レッドチーミングとは
レッドチーミングとは、AIやシステムをあえて攻撃者の視点で挑発し、有害な出力や弱点を意図的に引き出して見つけ出す検査のことです。世に出す前に「わざと壊しにいく」ことで、後から問題が起きないかを先回りして洗い出します。
わざと攻めて、壊れ方を見つける
レッドチーミングには、専門家が人手であの手この手の意地悪な質問をぶつける方法と、別のAIに攻撃用の質問を大量に作らせて自動で試す方法があります。差別的な発言を引き出せないか、危険な情報を答えてしまわないか、悪用の抜け道がないかを、公開前に総当たりで探るわけです。Anthropicの研究では、人間のフィードバックで賢くした対話AIほど、攻めて弱点を見つけるのが難しくなると報告されています。
似た検査との違い
決まった項目で点数を測るベンチマーク評価が「想定どおりに動くか」を見るのに対し、レッドチーミングは「想定していなかった壊れ方」を探す探索的な検査です。セキュリティの侵入テストとも近いものの、あらかじめ合意した範囲を試すというより、本番さながらに不意打ちで攻める色合いが濃いと言えるでしょう。
AIを世に出す前の「抜き打ち検査」
経営の視点では、レッドチーミングは炎上・情報漏えい・悪用を未然に防ぐためのリスク管理工程だと捉えると分かりやすいでしょう。AnthropicやOpenAI、Googleといった主要なAI企業は、製品を公開する前の標準的な手順としてこれを実施しています。ガードレールやAI安全性の取り組みと組み合わせて、安心して使えるAIに仕上げる役割を担います。

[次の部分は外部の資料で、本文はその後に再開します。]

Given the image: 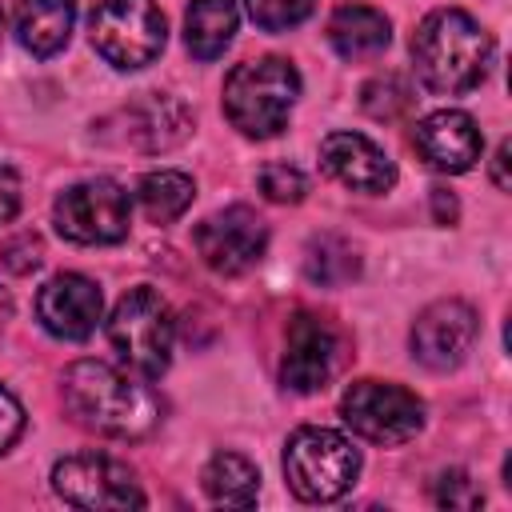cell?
<instances>
[{"mask_svg":"<svg viewBox=\"0 0 512 512\" xmlns=\"http://www.w3.org/2000/svg\"><path fill=\"white\" fill-rule=\"evenodd\" d=\"M192 196H196L192 176H184V172H176V168L148 172V176L136 184V200H140V208H144V216H148L152 224H172V220H180V216L188 212Z\"/></svg>","mask_w":512,"mask_h":512,"instance_id":"21","label":"cell"},{"mask_svg":"<svg viewBox=\"0 0 512 512\" xmlns=\"http://www.w3.org/2000/svg\"><path fill=\"white\" fill-rule=\"evenodd\" d=\"M196 252L200 260L220 272V276H240L252 264H260L264 248H268V224L248 208V204H232L220 208L212 216H204L196 224Z\"/></svg>","mask_w":512,"mask_h":512,"instance_id":"11","label":"cell"},{"mask_svg":"<svg viewBox=\"0 0 512 512\" xmlns=\"http://www.w3.org/2000/svg\"><path fill=\"white\" fill-rule=\"evenodd\" d=\"M24 432V408L20 400L0 384V452H8Z\"/></svg>","mask_w":512,"mask_h":512,"instance_id":"28","label":"cell"},{"mask_svg":"<svg viewBox=\"0 0 512 512\" xmlns=\"http://www.w3.org/2000/svg\"><path fill=\"white\" fill-rule=\"evenodd\" d=\"M356 472H360V452L352 448L348 436L332 428H316V424H304L288 436L284 476L300 500L332 504L356 484Z\"/></svg>","mask_w":512,"mask_h":512,"instance_id":"5","label":"cell"},{"mask_svg":"<svg viewBox=\"0 0 512 512\" xmlns=\"http://www.w3.org/2000/svg\"><path fill=\"white\" fill-rule=\"evenodd\" d=\"M124 124H128L124 128V140L136 144V148H144V152L172 148L192 128L188 112L172 96H160V92H148L144 100H136L132 108H124Z\"/></svg>","mask_w":512,"mask_h":512,"instance_id":"16","label":"cell"},{"mask_svg":"<svg viewBox=\"0 0 512 512\" xmlns=\"http://www.w3.org/2000/svg\"><path fill=\"white\" fill-rule=\"evenodd\" d=\"M244 4H248V16L256 20V28H264V32L296 28L316 8V0H244Z\"/></svg>","mask_w":512,"mask_h":512,"instance_id":"24","label":"cell"},{"mask_svg":"<svg viewBox=\"0 0 512 512\" xmlns=\"http://www.w3.org/2000/svg\"><path fill=\"white\" fill-rule=\"evenodd\" d=\"M304 276L320 288H340L360 276V256L340 236H316L304 252Z\"/></svg>","mask_w":512,"mask_h":512,"instance_id":"22","label":"cell"},{"mask_svg":"<svg viewBox=\"0 0 512 512\" xmlns=\"http://www.w3.org/2000/svg\"><path fill=\"white\" fill-rule=\"evenodd\" d=\"M412 100H416L412 84H408L404 76H396V72L368 80V84H364V92H360L364 112H368V116H376V120H396V116H404V112L412 108Z\"/></svg>","mask_w":512,"mask_h":512,"instance_id":"23","label":"cell"},{"mask_svg":"<svg viewBox=\"0 0 512 512\" xmlns=\"http://www.w3.org/2000/svg\"><path fill=\"white\" fill-rule=\"evenodd\" d=\"M412 148L420 152L424 164H432L436 172H468L476 160H480V148H484V136L476 128V120L460 108H440V112H428L416 132H412Z\"/></svg>","mask_w":512,"mask_h":512,"instance_id":"14","label":"cell"},{"mask_svg":"<svg viewBox=\"0 0 512 512\" xmlns=\"http://www.w3.org/2000/svg\"><path fill=\"white\" fill-rule=\"evenodd\" d=\"M320 164L332 180L356 192H388L396 184L392 156L364 132H332L320 144Z\"/></svg>","mask_w":512,"mask_h":512,"instance_id":"15","label":"cell"},{"mask_svg":"<svg viewBox=\"0 0 512 512\" xmlns=\"http://www.w3.org/2000/svg\"><path fill=\"white\" fill-rule=\"evenodd\" d=\"M8 316H12V300H8V292L0 288V328L8 324Z\"/></svg>","mask_w":512,"mask_h":512,"instance_id":"32","label":"cell"},{"mask_svg":"<svg viewBox=\"0 0 512 512\" xmlns=\"http://www.w3.org/2000/svg\"><path fill=\"white\" fill-rule=\"evenodd\" d=\"M60 400L68 416L112 440H140L160 424V400L148 384L104 360H76L60 376Z\"/></svg>","mask_w":512,"mask_h":512,"instance_id":"1","label":"cell"},{"mask_svg":"<svg viewBox=\"0 0 512 512\" xmlns=\"http://www.w3.org/2000/svg\"><path fill=\"white\" fill-rule=\"evenodd\" d=\"M476 332H480V320H476L472 304L436 300L412 324V356L432 372H448V368L464 364V356L476 344Z\"/></svg>","mask_w":512,"mask_h":512,"instance_id":"12","label":"cell"},{"mask_svg":"<svg viewBox=\"0 0 512 512\" xmlns=\"http://www.w3.org/2000/svg\"><path fill=\"white\" fill-rule=\"evenodd\" d=\"M16 208H20V176L8 164H0V224H8Z\"/></svg>","mask_w":512,"mask_h":512,"instance_id":"29","label":"cell"},{"mask_svg":"<svg viewBox=\"0 0 512 512\" xmlns=\"http://www.w3.org/2000/svg\"><path fill=\"white\" fill-rule=\"evenodd\" d=\"M52 488L64 504L88 508V512L144 508V492H140V480L132 476V468L104 452H76V456L56 460Z\"/></svg>","mask_w":512,"mask_h":512,"instance_id":"7","label":"cell"},{"mask_svg":"<svg viewBox=\"0 0 512 512\" xmlns=\"http://www.w3.org/2000/svg\"><path fill=\"white\" fill-rule=\"evenodd\" d=\"M172 340H176V320H172L168 300L156 288L140 284L116 300V308L108 316V344L132 372H140V376L168 372Z\"/></svg>","mask_w":512,"mask_h":512,"instance_id":"4","label":"cell"},{"mask_svg":"<svg viewBox=\"0 0 512 512\" xmlns=\"http://www.w3.org/2000/svg\"><path fill=\"white\" fill-rule=\"evenodd\" d=\"M432 200H436V216H440V220H448V224H452V220H456V200H452V196H448V192H440V188H436V192H432Z\"/></svg>","mask_w":512,"mask_h":512,"instance_id":"31","label":"cell"},{"mask_svg":"<svg viewBox=\"0 0 512 512\" xmlns=\"http://www.w3.org/2000/svg\"><path fill=\"white\" fill-rule=\"evenodd\" d=\"M240 24V4L236 0H192L184 12V44L196 60H216Z\"/></svg>","mask_w":512,"mask_h":512,"instance_id":"19","label":"cell"},{"mask_svg":"<svg viewBox=\"0 0 512 512\" xmlns=\"http://www.w3.org/2000/svg\"><path fill=\"white\" fill-rule=\"evenodd\" d=\"M0 264H4L8 272H16V276L36 272V268L44 264V244H40V236H32V232L12 236V240L0 248Z\"/></svg>","mask_w":512,"mask_h":512,"instance_id":"26","label":"cell"},{"mask_svg":"<svg viewBox=\"0 0 512 512\" xmlns=\"http://www.w3.org/2000/svg\"><path fill=\"white\" fill-rule=\"evenodd\" d=\"M52 220L72 244H120L128 236L132 204L116 180H84L56 196Z\"/></svg>","mask_w":512,"mask_h":512,"instance_id":"9","label":"cell"},{"mask_svg":"<svg viewBox=\"0 0 512 512\" xmlns=\"http://www.w3.org/2000/svg\"><path fill=\"white\" fill-rule=\"evenodd\" d=\"M100 316H104V296L80 272H60L36 292V320L56 340H88Z\"/></svg>","mask_w":512,"mask_h":512,"instance_id":"13","label":"cell"},{"mask_svg":"<svg viewBox=\"0 0 512 512\" xmlns=\"http://www.w3.org/2000/svg\"><path fill=\"white\" fill-rule=\"evenodd\" d=\"M76 20V0H16V40L32 56H56Z\"/></svg>","mask_w":512,"mask_h":512,"instance_id":"17","label":"cell"},{"mask_svg":"<svg viewBox=\"0 0 512 512\" xmlns=\"http://www.w3.org/2000/svg\"><path fill=\"white\" fill-rule=\"evenodd\" d=\"M508 156H512V148H508V140L496 148V160H492V180H496V188H512V180H508Z\"/></svg>","mask_w":512,"mask_h":512,"instance_id":"30","label":"cell"},{"mask_svg":"<svg viewBox=\"0 0 512 512\" xmlns=\"http://www.w3.org/2000/svg\"><path fill=\"white\" fill-rule=\"evenodd\" d=\"M200 484H204L208 500L212 504H224V508H252L256 496H260V472H256V464H248L236 452H216L204 464Z\"/></svg>","mask_w":512,"mask_h":512,"instance_id":"20","label":"cell"},{"mask_svg":"<svg viewBox=\"0 0 512 512\" xmlns=\"http://www.w3.org/2000/svg\"><path fill=\"white\" fill-rule=\"evenodd\" d=\"M388 40H392L388 16L368 4H344L328 20V44L344 60H372L388 48Z\"/></svg>","mask_w":512,"mask_h":512,"instance_id":"18","label":"cell"},{"mask_svg":"<svg viewBox=\"0 0 512 512\" xmlns=\"http://www.w3.org/2000/svg\"><path fill=\"white\" fill-rule=\"evenodd\" d=\"M92 48L120 72L148 68L168 40V24L156 0H100L88 20Z\"/></svg>","mask_w":512,"mask_h":512,"instance_id":"6","label":"cell"},{"mask_svg":"<svg viewBox=\"0 0 512 512\" xmlns=\"http://www.w3.org/2000/svg\"><path fill=\"white\" fill-rule=\"evenodd\" d=\"M344 332L316 312H296L284 328L280 380L292 392H320L344 364Z\"/></svg>","mask_w":512,"mask_h":512,"instance_id":"10","label":"cell"},{"mask_svg":"<svg viewBox=\"0 0 512 512\" xmlns=\"http://www.w3.org/2000/svg\"><path fill=\"white\" fill-rule=\"evenodd\" d=\"M260 192H264L272 204H296V200H304L308 180H304V172L292 168V164H268V168L260 172Z\"/></svg>","mask_w":512,"mask_h":512,"instance_id":"25","label":"cell"},{"mask_svg":"<svg viewBox=\"0 0 512 512\" xmlns=\"http://www.w3.org/2000/svg\"><path fill=\"white\" fill-rule=\"evenodd\" d=\"M412 64L436 96L472 92L492 68V36L464 8H436L412 32Z\"/></svg>","mask_w":512,"mask_h":512,"instance_id":"2","label":"cell"},{"mask_svg":"<svg viewBox=\"0 0 512 512\" xmlns=\"http://www.w3.org/2000/svg\"><path fill=\"white\" fill-rule=\"evenodd\" d=\"M340 420L372 444H404L424 428V400L388 380H356L340 396Z\"/></svg>","mask_w":512,"mask_h":512,"instance_id":"8","label":"cell"},{"mask_svg":"<svg viewBox=\"0 0 512 512\" xmlns=\"http://www.w3.org/2000/svg\"><path fill=\"white\" fill-rule=\"evenodd\" d=\"M300 96V72L284 56H260L236 64L224 80V116L236 132L252 140H272L288 128L292 104Z\"/></svg>","mask_w":512,"mask_h":512,"instance_id":"3","label":"cell"},{"mask_svg":"<svg viewBox=\"0 0 512 512\" xmlns=\"http://www.w3.org/2000/svg\"><path fill=\"white\" fill-rule=\"evenodd\" d=\"M432 496H436L440 508H460V512L484 504V492H480L464 472H444V476L436 480V492H432Z\"/></svg>","mask_w":512,"mask_h":512,"instance_id":"27","label":"cell"}]
</instances>
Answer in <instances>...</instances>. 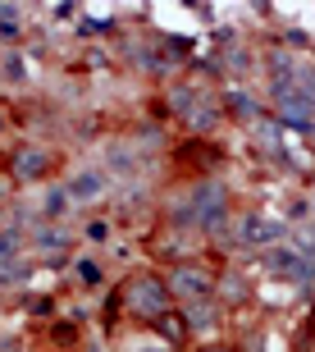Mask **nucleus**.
<instances>
[{
  "label": "nucleus",
  "instance_id": "obj_1",
  "mask_svg": "<svg viewBox=\"0 0 315 352\" xmlns=\"http://www.w3.org/2000/svg\"><path fill=\"white\" fill-rule=\"evenodd\" d=\"M128 302H132L137 316H165V307H170V284H165V279H151V274L128 279Z\"/></svg>",
  "mask_w": 315,
  "mask_h": 352
},
{
  "label": "nucleus",
  "instance_id": "obj_2",
  "mask_svg": "<svg viewBox=\"0 0 315 352\" xmlns=\"http://www.w3.org/2000/svg\"><path fill=\"white\" fill-rule=\"evenodd\" d=\"M170 284V293L174 298H187V302H197V298H206V288H210V274L201 270V265H178V270L165 279Z\"/></svg>",
  "mask_w": 315,
  "mask_h": 352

Topic「レッド」は危険信号ではなく、冷戦の色だった
レッドチームの「赤」は、危険を示す信号の色から来ているわけではありません。もとは1960年代の冷戦期の軍事演習で、赤が旧ソ連、青(ブルーチーム)が米国を表す色分けだったことに由来します。攻撃役を赤、防御役を青と呼ぶ慣習がそのままセキュリティやAIの世界に受け継がれました。
レッドチーミングに関するよくある質問
- レッドチーミングとベンチマーク評価は何が違いますか?
- 決まった項目で点数を測るベンチマークが「想定どおり動くか」を見るのに対し、レッドチーミングは「想定していなかった壊れ方」を攻撃者の視点で探す探索的な検査です。差別的な発言や危険な情報を引き出せないか、悪用の抜け道がないかを、公開前に総当たりで洗い出します。
- レッドチーミングは誰がやるのですか?
- 専門家が人手で意地悪な質問をぶつける方法と、別のAIに攻撃用の質問を大量に作らせて自動で試す方法があります。AnthropicやOpenAI、Googleなど主要なAI企業が、製品を公開する前の標準的な手順として実施しています。
- 「レッドチーム」の「赤」は危険信号の意味ですか?
- いいえ。もとは1960年代の冷戦期の軍事演習で、赤が旧ソ連、青(ブルーチーム)が米国を表す色分けだったことに由来します。攻撃役を赤、防御役を青と呼ぶ慣習が、そのままセキュリティやAIの世界に受け継がれました。